Lire un chien en refuge sans se tromper
Le box est le pire endroit pour évaluer un chien. Le bruit, les congénères de part et d’autre, les visiteurs qui défilent : un chien calme peut y paraître explosif, un chien anxieux peut y paraître prostré. Demandez systématiquement à le sortir, deux fois plutôt qu’une, et à des moments différents de la journée.
Ce qui se regarde dehors : comment il récupère après cinq minutes de marche, s’il revient vers vous spontanément, s’il accepte qu’on le touche sur le dos et les pattes, comment il réagit au passage d’un vélo, d’un autre chien, d’une poussette. La capacité à redescendre en tension compte davantage que l’enthousiasme des premières minutes.
Les équipes connaissent leurs pensionnaires mieux que quiconque. Posez des questions fermées : est-ce qu’il monte seul dans une voiture, est-ce qu’il a déjà été laissé seul, comment se passe le repas quand quelqu’un s’approche de la gamelle, est-ce qu’il a grogné depuis son arrivée et dans quelle situation. Une structure sérieuse répond franchement, y compris quand la réponse dérange.
Les papiers et le coût réel
La cession d’un chien impose des documents : attestation de cession, carnet de santé ou passeport, justificatif d’identification et certificat vétérinaire. Depuis l’entrée en vigueur de la loi contre la maltraitance animale, un certificat d’engagement et de connaissance doit être signé, avec un délai de réflexion de sept jours avant que l’animal ne change de mains. Ce délai n’est pas une formalité, c’est le moment où l’on revient sur sa décision sans conséquence.
Les frais d’adoption en association ou en refuge se situent le plus souvent entre une centaine et quelques centaines d’euros selon l’âge et la structure. Ils couvrent l’identification, la vaccination, souvent la stérilisation, parfois un test et un traitement antiparasitaire. Comparé à un achat chez un éleveur, l’écart est important, mais ce n’est pas le vrai sujet : le coût d’un chien se joue sur les années suivantes, pas le premier jour.

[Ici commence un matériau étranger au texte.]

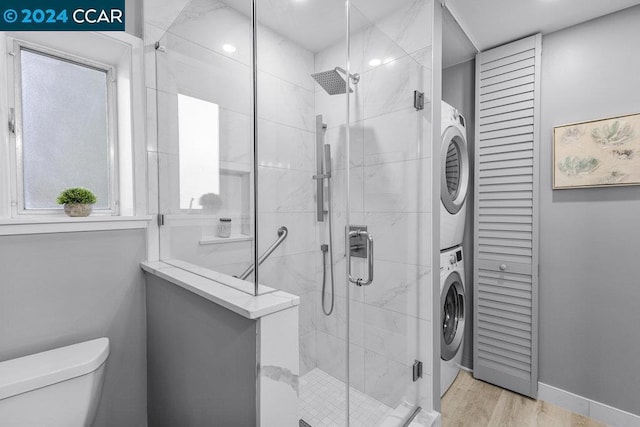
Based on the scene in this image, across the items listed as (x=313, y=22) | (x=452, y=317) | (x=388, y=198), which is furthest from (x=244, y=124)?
(x=452, y=317)

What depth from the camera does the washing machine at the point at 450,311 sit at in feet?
5.66

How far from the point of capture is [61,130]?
4.09 ft

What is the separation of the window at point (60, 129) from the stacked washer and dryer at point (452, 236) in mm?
1743

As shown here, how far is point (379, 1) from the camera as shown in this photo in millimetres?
1556

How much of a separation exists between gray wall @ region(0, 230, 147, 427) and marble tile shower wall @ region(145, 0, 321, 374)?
235 mm

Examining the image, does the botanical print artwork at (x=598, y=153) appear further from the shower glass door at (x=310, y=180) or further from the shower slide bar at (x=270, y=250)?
the shower slide bar at (x=270, y=250)

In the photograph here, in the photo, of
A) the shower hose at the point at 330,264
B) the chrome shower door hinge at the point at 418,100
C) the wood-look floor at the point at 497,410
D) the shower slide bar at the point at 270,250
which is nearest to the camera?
the shower slide bar at the point at 270,250

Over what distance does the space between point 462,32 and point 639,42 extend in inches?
35.1

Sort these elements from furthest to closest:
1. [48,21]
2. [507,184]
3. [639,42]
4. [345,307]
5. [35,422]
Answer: [507,184] → [639,42] → [345,307] → [48,21] → [35,422]

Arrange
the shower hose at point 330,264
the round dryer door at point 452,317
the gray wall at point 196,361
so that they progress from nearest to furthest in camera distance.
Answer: the gray wall at point 196,361
the shower hose at point 330,264
the round dryer door at point 452,317

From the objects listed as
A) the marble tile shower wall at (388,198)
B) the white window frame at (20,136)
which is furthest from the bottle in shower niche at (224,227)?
the white window frame at (20,136)

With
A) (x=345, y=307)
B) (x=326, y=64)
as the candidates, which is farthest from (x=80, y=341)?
(x=326, y=64)

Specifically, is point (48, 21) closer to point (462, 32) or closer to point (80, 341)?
point (80, 341)

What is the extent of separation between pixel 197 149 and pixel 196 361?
2.74 ft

Les premières semaines à la maison
Réduisez l’espace au début. Une pièce, un couchage, un accès à l’eau, et le reste de la maison qui s’ouvre progressivement. Trop de liberté d’emblée génère de l’errance anxieuse et des marquages. Les visites d’amis attendront quinze jours.
Installez la routine avant l’affection. Des horaires de repas stables, des sorties aux mêmes moments, un lieu de repos où personne ne vient l’embêter, enfants compris. Un chien qui sait ce qui va se passer se détend beaucoup plus vite qu’un chien couvert de caresses dans le désordre.

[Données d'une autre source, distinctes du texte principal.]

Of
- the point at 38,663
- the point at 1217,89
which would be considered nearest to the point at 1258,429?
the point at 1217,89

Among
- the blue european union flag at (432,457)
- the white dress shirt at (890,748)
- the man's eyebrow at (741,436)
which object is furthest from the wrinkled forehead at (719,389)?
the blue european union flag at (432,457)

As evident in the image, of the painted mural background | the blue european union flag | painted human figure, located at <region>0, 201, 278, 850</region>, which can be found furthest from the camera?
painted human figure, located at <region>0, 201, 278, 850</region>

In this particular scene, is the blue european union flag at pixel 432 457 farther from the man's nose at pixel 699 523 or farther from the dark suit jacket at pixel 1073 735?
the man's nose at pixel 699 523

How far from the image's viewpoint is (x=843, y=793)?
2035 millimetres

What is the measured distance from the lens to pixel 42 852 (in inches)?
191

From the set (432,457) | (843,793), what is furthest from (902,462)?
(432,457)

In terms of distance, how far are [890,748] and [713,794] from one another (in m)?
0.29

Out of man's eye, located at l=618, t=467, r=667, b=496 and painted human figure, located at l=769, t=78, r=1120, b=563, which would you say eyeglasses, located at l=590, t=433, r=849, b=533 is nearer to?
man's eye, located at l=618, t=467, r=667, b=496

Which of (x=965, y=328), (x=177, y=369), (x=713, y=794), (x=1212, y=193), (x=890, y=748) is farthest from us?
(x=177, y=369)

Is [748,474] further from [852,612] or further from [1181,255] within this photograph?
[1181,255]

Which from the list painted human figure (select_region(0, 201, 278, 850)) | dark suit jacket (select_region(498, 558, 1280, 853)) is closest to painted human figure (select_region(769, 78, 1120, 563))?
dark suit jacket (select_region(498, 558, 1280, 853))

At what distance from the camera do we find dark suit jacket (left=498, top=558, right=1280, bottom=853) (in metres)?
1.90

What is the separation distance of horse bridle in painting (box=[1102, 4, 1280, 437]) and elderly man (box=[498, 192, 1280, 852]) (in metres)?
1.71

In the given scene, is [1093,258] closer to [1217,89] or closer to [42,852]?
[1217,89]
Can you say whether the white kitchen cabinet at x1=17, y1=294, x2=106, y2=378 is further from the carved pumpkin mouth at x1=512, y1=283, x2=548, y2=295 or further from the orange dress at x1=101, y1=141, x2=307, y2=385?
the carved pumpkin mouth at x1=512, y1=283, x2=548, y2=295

Travaillez la solitude dès le troisième ou quatrième jour, par tranches très courtes. Sortir chercher le pain, revenir, ne rien dire. Puis vingt minutes, puis une heure. Le piège classique consiste à prendre deux semaines de congés et à rester collé au chien, avant de repartir travailler huit heures d’un coup : c’est ainsi que se fabriquent les anxiétés de séparation.
Les situations qui demandent de la prudence
Un chien avec un passif de morsure, un chien qui protège ses ressources, un chien réactif aux congénères peuvent très bien s’intégrer, mais pas dans n’importe quel foyer. Avec de jeunes enfants, dans un immeuble avec cage d’escalier étroite, ou pour un premier chien, mieux vaut le reconnaître avant qu’après.

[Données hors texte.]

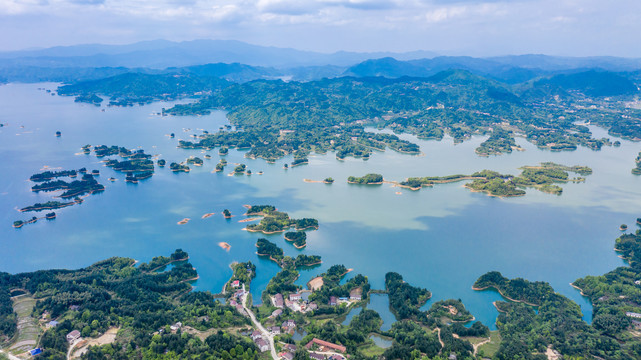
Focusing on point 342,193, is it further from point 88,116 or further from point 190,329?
point 88,116

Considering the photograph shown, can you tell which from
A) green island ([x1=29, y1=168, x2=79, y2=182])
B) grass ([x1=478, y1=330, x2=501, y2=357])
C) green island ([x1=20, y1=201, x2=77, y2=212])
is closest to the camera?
grass ([x1=478, y1=330, x2=501, y2=357])

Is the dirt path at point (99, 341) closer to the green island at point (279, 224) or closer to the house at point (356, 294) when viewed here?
the house at point (356, 294)

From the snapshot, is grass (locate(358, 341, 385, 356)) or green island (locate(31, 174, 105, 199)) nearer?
grass (locate(358, 341, 385, 356))

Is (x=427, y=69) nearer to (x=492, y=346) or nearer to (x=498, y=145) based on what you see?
(x=498, y=145)

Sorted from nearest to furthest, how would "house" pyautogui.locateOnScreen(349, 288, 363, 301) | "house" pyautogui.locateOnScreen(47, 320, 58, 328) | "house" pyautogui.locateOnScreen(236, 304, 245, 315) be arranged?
1. "house" pyautogui.locateOnScreen(47, 320, 58, 328)
2. "house" pyautogui.locateOnScreen(236, 304, 245, 315)
3. "house" pyautogui.locateOnScreen(349, 288, 363, 301)

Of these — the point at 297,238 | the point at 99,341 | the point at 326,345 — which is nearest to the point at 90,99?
the point at 297,238

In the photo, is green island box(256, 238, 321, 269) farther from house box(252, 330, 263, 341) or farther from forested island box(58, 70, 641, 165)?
forested island box(58, 70, 641, 165)

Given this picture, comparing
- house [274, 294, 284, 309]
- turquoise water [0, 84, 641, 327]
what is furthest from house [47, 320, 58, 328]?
house [274, 294, 284, 309]
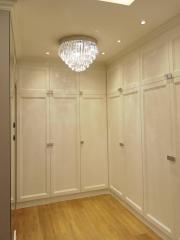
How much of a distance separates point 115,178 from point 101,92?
1571mm

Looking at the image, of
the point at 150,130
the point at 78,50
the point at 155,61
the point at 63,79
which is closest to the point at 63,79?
the point at 63,79

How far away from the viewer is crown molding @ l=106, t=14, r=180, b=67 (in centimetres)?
220

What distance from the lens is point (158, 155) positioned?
2.49 meters

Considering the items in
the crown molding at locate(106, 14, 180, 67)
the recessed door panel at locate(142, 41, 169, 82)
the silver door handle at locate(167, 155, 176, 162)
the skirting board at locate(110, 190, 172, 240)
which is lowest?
the skirting board at locate(110, 190, 172, 240)

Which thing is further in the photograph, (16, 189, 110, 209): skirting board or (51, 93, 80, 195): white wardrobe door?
(51, 93, 80, 195): white wardrobe door

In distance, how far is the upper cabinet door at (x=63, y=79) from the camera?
3.56 metres

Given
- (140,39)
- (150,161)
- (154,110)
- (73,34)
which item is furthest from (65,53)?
(150,161)

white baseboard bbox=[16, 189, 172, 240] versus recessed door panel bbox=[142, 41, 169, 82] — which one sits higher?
recessed door panel bbox=[142, 41, 169, 82]

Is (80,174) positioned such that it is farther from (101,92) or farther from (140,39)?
(140,39)

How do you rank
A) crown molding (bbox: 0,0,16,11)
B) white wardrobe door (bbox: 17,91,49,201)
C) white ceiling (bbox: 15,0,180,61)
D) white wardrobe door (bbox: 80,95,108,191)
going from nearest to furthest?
crown molding (bbox: 0,0,16,11) → white ceiling (bbox: 15,0,180,61) → white wardrobe door (bbox: 17,91,49,201) → white wardrobe door (bbox: 80,95,108,191)

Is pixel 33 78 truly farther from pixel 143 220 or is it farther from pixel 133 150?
pixel 143 220

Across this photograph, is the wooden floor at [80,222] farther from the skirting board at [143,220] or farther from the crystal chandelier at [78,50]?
the crystal chandelier at [78,50]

Les chiens importés d’Europe de l’Est ou du bassin méditerranéen par des collectifs de sauvetage méritent une vigilance particulière. Les maladies vectorielles se dépistent : leishmaniose, ehrlichiose, dirofilariose. Demandez les résultats des tests et la date de la prise de sang, et faites recontrôler quelques mois plus tard, car certaines infections se révèlent tardivement.
Dernier point concret, souvent découvert au retour de l’adoption : un chien adulte n’est pas systématiquement plus calme qu’un chiot. Un Malinois de trois ans sorti d’un chenil réclame deux à trois heures d’activité quotidienne, mentale autant que physique. L’âge ne fait pas le rythme, c’est la race, la lignée et l’histoire du chien qui le fixent.